My goal is to read one Mary Oliver poem before the sun rises each day of this year 2010. I was a little later today than usual as the sun just topped the horizon and came pouring through my back porch window after the light wove through the welcoming woods behind our house. That light, filtered by the trees and an ample night's rest, seemed so simple, so complete, seemed to answer questions I had not even formed yet.

Spending these 19 days with Mary, this poem and the previous others speak to what might be Mary's answer to the unsolvable mystery of life.

· Rhythm of reality (of life, death, seasons, nature, pain, light, dark)

· Harvest (intimate embrace of reality, bringing reality into your being, home, and house, be strong and try to hold reality)

· Abundance/wildness (love is all around)
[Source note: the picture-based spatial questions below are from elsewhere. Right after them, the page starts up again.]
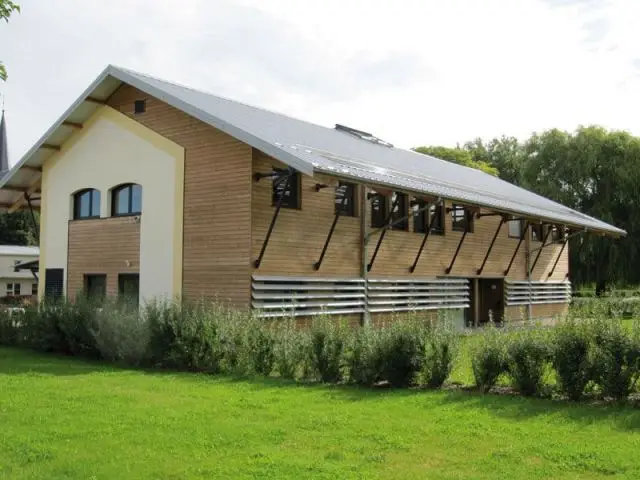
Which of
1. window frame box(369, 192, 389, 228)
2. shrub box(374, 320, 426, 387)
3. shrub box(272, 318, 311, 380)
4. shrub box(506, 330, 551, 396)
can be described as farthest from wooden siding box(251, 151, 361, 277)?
shrub box(506, 330, 551, 396)

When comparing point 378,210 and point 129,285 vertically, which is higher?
point 378,210

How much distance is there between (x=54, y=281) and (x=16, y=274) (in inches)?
1302

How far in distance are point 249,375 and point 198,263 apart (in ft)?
18.5

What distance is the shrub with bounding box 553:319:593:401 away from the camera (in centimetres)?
866

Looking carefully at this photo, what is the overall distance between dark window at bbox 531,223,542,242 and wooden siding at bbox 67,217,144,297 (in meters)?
16.1

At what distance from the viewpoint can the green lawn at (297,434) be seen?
19.0 feet

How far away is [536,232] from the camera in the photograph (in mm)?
28156

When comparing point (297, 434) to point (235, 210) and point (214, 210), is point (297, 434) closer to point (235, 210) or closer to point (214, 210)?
point (235, 210)

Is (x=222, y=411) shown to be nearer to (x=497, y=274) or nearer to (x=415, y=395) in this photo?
(x=415, y=395)

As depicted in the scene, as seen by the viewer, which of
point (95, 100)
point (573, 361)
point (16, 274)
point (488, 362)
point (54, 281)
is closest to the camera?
point (573, 361)

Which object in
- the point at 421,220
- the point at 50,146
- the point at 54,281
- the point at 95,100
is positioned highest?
the point at 95,100

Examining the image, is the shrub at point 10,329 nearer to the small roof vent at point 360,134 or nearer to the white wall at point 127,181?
the white wall at point 127,181

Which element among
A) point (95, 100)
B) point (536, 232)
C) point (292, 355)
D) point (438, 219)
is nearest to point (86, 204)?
point (95, 100)

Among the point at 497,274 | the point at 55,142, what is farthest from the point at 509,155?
the point at 55,142
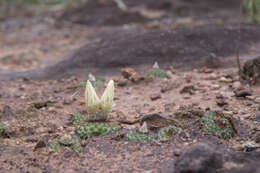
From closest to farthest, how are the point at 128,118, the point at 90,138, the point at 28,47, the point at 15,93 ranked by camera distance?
the point at 90,138, the point at 128,118, the point at 15,93, the point at 28,47

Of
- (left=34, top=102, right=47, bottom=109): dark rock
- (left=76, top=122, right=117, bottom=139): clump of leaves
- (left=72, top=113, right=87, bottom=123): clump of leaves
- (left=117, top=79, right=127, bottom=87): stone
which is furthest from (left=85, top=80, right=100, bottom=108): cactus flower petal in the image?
(left=117, top=79, right=127, bottom=87): stone

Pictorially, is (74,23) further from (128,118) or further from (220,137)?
(220,137)

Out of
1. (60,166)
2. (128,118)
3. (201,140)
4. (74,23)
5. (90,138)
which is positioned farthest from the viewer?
(74,23)

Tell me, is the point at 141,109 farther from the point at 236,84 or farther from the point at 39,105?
the point at 236,84

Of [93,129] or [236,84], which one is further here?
[236,84]

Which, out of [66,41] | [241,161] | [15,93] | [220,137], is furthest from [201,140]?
[66,41]

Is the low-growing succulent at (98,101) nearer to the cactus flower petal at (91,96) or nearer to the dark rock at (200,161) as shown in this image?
the cactus flower petal at (91,96)

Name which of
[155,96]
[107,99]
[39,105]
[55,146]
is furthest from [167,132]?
[39,105]
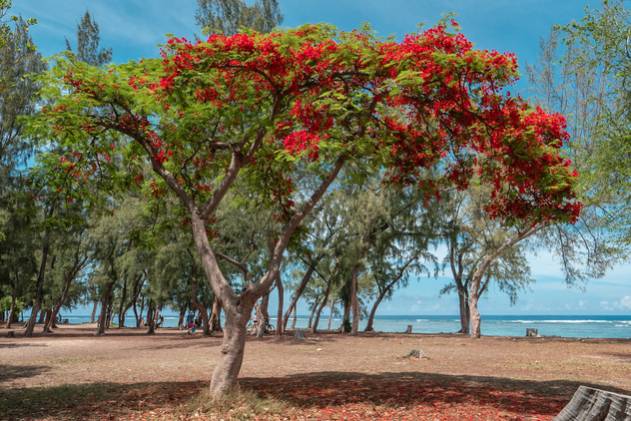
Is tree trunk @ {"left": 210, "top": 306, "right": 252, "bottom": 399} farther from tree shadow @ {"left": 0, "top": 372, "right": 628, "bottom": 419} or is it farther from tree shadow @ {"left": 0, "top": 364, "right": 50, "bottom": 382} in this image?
tree shadow @ {"left": 0, "top": 364, "right": 50, "bottom": 382}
· Simplicity (be here now)

How do you answer life when circumstances demand your attention to seek meaning?

Monday, January 18, 2010

Anne - January 18, 2010


The daughter is mad, and so

I wonder what she will do....

...I feel my heart go wild, Anne,

I feel my heart go wild.

I know a hundred children,

But never before a child

Hiding so deep a trouble

Or wanting so much to please.

Or tending so desperately all

The small civilities.

Having just come from the North Atlantic Veterinary Conference with over 13,000 attendees I am mindful of the social pressures exerted when ever two or more humans are gathered, let alone families, communities, and global villages. I found myself watching others and watching myself about all the subtle ways we strive to belong, and as a corollary, exclude others. We hide who we are so that others might not see the truth underneath - that we all are so very flawed and less than we could be. Yet in this fumbling and bumbling of who we are there is perfection. If we could just loosen up a bit, I wonder what glory would shine through. If we would let our hearts run wild....

Where do you force yourself to behave in a certain way to gain acceptance or to belong? Who do you exclude?